The opt-in program, which allows states to put conditions on certain activities on federal lands and waters, will now expire Thursday night. On Monday, the Senate narrowly passed what had been billed as a compromise with the House, then adjourned, leaving the House with no real practical option besides taking the bill as-is or leaving it.
In the end, the House left it, with representatives like Mike Hawker of Anchorage believing the bill in front of them made good policy calls but failing to see how, practically, they could overcome the fact that the program had been gutted. The vote was 18-18.
After the Legislature failed to reach a compromise to extend the program during the first special session last month, the state began winding it down. Only five of the program's 33 workers remain, none of whom work at the policy level. Attorney General John J. Burns said it could take up to a year to hire new staff and ramp up the program again.
Gov. Sean Parnell said he'd veto the bill if it landed on his desk, branding it a jobs killer. He said the current staff would not be able to handle the workload, and projects would be delayed.
"It's not as easy as snapping your fingers and hiring new people," Parnell said in Anchorage. "These are very technical positions that involve complex review of federal laws and state laws and permitting applications.
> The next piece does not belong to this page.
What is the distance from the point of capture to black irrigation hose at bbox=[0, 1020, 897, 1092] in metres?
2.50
This is not something that you can just go hire someone off of the street."
Burns, who testified before the House Finance Committee on Tuesday, couldn't say whether some of the former workers were interested in coming back. Rep. Beth Kerttula, D-Juneau, questioned why experts from other departments or contractors couldn't help shoulder the burden. Several lawmakers wondered whether Parnell was committed to finding ways to save the program or happy to see it end.
Speaker Mike Chenault, R-Nikiski, said the administration could have been more engaged earlier. He said the proposal -- which provided the basis for lawmakers returning to Juneau -- included pieces that he believed the administration was on board with. But the trip-up came with the transition -- how to ensure projects wouldn't be slowed down while the program was ramped back up.
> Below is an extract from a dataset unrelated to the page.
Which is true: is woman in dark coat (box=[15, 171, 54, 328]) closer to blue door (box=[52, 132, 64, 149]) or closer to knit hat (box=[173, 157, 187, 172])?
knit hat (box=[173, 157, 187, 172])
Hawker said he believes even members of the administration were surprised by what it would take. He said the administration acted responsibly in winding the program down as it did.
The problem, he said, was situational. "The clock has run out on this program," he said.
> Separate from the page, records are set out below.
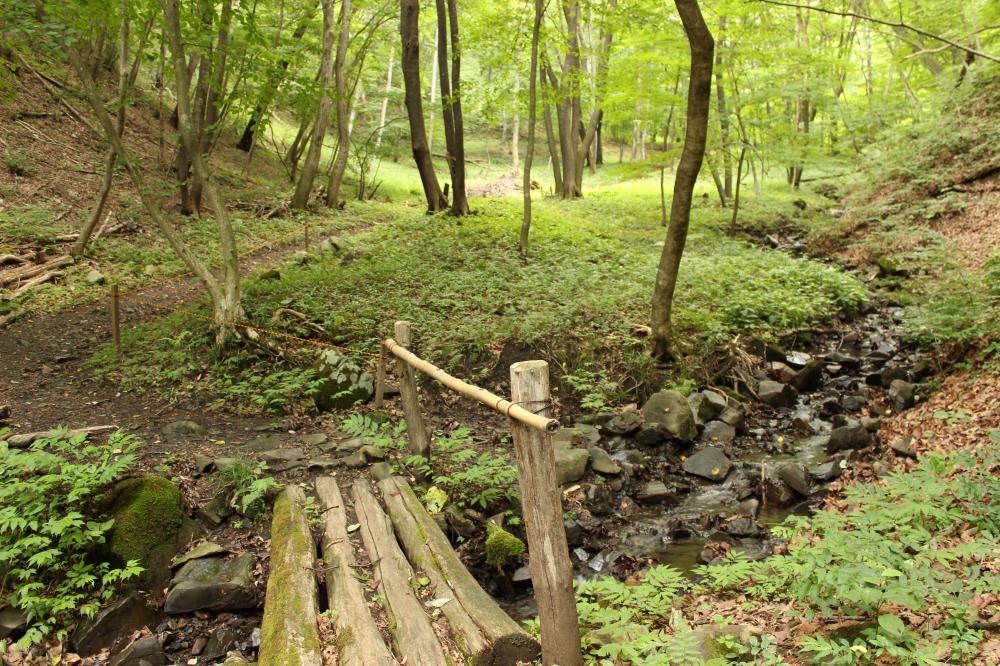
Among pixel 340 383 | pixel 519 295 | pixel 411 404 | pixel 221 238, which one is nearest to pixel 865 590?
pixel 411 404

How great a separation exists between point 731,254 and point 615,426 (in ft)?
29.0

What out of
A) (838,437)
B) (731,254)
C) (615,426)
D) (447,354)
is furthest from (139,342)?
(731,254)

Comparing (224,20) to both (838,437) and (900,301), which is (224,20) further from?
(900,301)

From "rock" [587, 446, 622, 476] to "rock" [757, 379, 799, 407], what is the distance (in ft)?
10.5

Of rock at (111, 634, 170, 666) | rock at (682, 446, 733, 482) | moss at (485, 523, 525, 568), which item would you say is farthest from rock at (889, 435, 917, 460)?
rock at (111, 634, 170, 666)

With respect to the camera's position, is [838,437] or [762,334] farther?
[762,334]

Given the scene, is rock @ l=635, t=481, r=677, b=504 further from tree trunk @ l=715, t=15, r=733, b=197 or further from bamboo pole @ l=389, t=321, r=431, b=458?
tree trunk @ l=715, t=15, r=733, b=197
The question now is what's next?
It's not clear just how the state will move ahead in a way that would ensure coastal communities had a strong voice in resource development decisions that could affect their way of life. Allowing for tha t voice was at the heart of this debate.
There is review process associated with federal projects but Rep. Les Gara, D-Anchorage, said it is "weak," offering little more than an opportunity to comment -- not a place at the table.
Burns said he believed not having a program would require the state to actively engage with coastal communities, to make sure the state can give voice to any concerns, but Rep. Reggie Joule, D-Kotzebue, said it's also possible the communities could bypass the state and go straight to the federal government.
Several lawmakers expect the debate to continue, arguing that the state is well-served by having a well-performing coastal management program.
Chenault said he expected bills addressing the issue to be introduced in the regular session next year.